*** SOURCE MATERIAL ***

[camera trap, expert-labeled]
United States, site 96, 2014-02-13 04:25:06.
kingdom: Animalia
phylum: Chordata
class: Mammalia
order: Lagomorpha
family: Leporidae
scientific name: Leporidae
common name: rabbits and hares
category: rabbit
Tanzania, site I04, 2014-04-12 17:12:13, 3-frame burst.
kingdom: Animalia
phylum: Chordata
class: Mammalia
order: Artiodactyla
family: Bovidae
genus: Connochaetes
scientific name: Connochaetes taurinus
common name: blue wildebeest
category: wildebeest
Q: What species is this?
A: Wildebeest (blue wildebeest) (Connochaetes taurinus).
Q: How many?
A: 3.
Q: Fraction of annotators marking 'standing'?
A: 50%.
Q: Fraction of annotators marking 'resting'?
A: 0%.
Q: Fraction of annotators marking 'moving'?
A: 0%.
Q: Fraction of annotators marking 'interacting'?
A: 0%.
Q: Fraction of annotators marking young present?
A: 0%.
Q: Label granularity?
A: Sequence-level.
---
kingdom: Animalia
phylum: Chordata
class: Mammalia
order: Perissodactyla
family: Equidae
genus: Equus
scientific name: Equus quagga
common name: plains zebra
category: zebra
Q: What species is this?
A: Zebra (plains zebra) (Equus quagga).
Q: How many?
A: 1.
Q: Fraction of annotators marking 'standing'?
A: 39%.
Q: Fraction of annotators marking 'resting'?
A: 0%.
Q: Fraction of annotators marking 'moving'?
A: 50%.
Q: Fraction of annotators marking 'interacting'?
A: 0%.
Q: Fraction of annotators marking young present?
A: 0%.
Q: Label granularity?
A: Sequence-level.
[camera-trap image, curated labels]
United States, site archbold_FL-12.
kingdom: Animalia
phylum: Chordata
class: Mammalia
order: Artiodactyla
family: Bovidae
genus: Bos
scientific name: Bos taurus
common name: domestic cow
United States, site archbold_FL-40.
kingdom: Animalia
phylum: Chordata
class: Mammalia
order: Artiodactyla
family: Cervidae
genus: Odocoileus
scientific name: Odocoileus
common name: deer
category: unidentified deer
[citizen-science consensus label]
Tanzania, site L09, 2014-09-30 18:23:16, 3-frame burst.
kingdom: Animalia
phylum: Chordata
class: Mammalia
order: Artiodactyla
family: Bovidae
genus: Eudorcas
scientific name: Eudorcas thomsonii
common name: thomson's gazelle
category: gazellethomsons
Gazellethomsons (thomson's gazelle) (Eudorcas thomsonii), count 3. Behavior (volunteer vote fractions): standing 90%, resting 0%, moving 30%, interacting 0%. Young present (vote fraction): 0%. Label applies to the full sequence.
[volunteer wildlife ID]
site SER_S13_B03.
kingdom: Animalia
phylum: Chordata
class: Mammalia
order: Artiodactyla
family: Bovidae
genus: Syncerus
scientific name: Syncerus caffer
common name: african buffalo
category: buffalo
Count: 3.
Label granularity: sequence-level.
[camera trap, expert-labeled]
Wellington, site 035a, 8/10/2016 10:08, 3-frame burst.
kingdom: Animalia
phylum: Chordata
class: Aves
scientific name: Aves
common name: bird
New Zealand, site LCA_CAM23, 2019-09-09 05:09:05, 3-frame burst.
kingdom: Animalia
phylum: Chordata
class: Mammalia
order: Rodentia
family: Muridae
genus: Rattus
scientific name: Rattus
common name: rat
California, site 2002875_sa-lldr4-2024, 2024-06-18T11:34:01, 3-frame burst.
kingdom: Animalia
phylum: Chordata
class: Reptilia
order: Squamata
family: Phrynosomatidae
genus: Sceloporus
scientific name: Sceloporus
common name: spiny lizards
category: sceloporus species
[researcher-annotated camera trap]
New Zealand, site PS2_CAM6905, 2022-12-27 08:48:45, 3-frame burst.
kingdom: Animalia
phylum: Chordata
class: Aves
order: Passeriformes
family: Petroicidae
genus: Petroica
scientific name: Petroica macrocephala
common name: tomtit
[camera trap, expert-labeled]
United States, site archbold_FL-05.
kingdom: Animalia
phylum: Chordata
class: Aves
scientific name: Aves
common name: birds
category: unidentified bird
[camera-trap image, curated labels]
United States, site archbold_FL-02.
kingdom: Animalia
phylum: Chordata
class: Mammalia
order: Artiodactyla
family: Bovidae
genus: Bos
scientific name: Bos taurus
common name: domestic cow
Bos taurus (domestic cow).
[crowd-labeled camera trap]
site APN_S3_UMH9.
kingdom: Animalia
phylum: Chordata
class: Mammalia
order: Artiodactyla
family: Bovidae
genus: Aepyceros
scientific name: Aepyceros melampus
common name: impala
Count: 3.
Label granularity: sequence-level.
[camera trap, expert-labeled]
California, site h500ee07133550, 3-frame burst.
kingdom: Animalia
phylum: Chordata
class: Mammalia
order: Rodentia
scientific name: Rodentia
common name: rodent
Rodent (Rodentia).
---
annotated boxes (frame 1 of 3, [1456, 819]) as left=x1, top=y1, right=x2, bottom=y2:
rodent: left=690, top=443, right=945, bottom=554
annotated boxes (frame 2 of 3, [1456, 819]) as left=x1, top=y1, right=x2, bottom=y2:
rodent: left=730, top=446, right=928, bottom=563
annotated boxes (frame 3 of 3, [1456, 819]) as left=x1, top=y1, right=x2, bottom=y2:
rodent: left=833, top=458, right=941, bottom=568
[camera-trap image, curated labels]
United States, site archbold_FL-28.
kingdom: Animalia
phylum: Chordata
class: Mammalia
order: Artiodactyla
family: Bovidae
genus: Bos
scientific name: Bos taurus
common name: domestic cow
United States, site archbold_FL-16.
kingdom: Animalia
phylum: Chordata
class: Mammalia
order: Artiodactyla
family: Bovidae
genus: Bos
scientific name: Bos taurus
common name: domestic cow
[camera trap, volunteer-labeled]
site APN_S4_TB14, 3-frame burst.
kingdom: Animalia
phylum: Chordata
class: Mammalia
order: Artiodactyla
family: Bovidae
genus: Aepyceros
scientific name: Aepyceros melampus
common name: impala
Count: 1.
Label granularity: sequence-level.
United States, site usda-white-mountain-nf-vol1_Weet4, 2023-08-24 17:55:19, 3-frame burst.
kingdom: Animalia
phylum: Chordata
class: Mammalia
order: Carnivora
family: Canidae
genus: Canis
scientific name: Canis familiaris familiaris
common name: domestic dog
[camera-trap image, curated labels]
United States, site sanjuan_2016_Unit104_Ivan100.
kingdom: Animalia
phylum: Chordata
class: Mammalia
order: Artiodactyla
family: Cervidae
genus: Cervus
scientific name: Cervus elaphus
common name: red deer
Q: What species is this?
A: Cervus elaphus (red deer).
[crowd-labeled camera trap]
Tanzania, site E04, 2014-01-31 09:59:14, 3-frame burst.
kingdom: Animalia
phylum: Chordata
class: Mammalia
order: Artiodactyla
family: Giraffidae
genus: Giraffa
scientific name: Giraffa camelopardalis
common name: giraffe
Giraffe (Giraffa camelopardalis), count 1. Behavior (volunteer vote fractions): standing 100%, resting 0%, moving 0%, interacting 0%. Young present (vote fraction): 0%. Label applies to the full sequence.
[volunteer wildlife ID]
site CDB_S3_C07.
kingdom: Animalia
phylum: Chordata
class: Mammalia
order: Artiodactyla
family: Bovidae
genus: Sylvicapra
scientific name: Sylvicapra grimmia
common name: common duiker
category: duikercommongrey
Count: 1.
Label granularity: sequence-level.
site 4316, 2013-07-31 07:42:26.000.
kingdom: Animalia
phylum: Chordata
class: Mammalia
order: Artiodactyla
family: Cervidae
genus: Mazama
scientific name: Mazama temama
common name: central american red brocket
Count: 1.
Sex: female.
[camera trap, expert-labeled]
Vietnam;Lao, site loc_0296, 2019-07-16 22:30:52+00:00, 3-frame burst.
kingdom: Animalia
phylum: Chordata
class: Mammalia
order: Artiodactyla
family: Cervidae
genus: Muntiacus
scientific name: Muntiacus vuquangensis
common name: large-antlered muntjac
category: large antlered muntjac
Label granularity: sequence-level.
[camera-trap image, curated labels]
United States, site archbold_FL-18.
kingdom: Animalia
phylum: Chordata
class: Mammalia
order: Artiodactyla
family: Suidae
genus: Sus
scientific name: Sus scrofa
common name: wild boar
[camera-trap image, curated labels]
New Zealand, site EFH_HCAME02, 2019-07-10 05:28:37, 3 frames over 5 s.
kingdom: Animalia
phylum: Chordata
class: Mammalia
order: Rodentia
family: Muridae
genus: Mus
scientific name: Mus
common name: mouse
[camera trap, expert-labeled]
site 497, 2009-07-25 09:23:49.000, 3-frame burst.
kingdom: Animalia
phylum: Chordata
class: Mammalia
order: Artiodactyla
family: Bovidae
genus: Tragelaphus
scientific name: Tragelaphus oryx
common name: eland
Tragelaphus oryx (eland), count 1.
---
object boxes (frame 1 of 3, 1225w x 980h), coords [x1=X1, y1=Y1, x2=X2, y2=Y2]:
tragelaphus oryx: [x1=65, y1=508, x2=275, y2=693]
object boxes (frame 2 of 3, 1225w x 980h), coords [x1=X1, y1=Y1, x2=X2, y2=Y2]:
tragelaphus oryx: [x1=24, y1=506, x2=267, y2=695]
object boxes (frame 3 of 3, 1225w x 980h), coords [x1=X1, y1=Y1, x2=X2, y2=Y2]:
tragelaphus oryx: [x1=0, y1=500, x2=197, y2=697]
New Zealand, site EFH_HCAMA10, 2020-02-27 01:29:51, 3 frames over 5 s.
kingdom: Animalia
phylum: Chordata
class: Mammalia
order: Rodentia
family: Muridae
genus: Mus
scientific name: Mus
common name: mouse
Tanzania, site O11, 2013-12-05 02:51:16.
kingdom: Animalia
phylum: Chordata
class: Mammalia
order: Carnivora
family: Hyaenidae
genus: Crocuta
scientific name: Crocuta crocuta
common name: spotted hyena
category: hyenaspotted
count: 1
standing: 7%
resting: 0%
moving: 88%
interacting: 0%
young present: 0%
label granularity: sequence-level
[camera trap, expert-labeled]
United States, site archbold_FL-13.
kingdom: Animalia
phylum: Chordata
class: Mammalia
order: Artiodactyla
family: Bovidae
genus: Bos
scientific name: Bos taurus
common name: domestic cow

*** End of SOURCE MATERIAL ***

WORK INSTRUCTIONS: Among the lines above, find those with the word "burst". Copy them.

RESULT OF THIS EXERCISE:
Tanzania, site I04, 2014-04-12 17:12:13, 3-frame burst.
Tanzania, site L09, 2014-09-30 18:23:16, 3-frame burst.
Wellington, site 035a, 8/10/2016 10:08, 3-frame burst.
New Zealand, site LCA_CAM23, 2019-09-09 05:09:05, 3-frame burst.
California, site 2002875_sa-lldr4-2024, 2024-06-18T11:34:01, 3-frame burst.
New Zealand, site PS2_CAM6905, 2022-12-27 08:48:45, 3-frame burst.
California, site h500ee07133550, 3-frame burst.
site APN_S4_TB14, 3-frame burst.
United States, site usda-white-mountain-nf-vol1_Weet4, 2023-08-24 17:55:19, 3-frame burst.
Tanzania, site E04, 2014-01-31 09:59:14, 3-frame burst.
Vietnam;Lao, site loc_0296, 2019-07-16 22:30:52+00:00, 3-frame burst.
site 497, 2009-07-25 09:23:49.000, 3-frame burst.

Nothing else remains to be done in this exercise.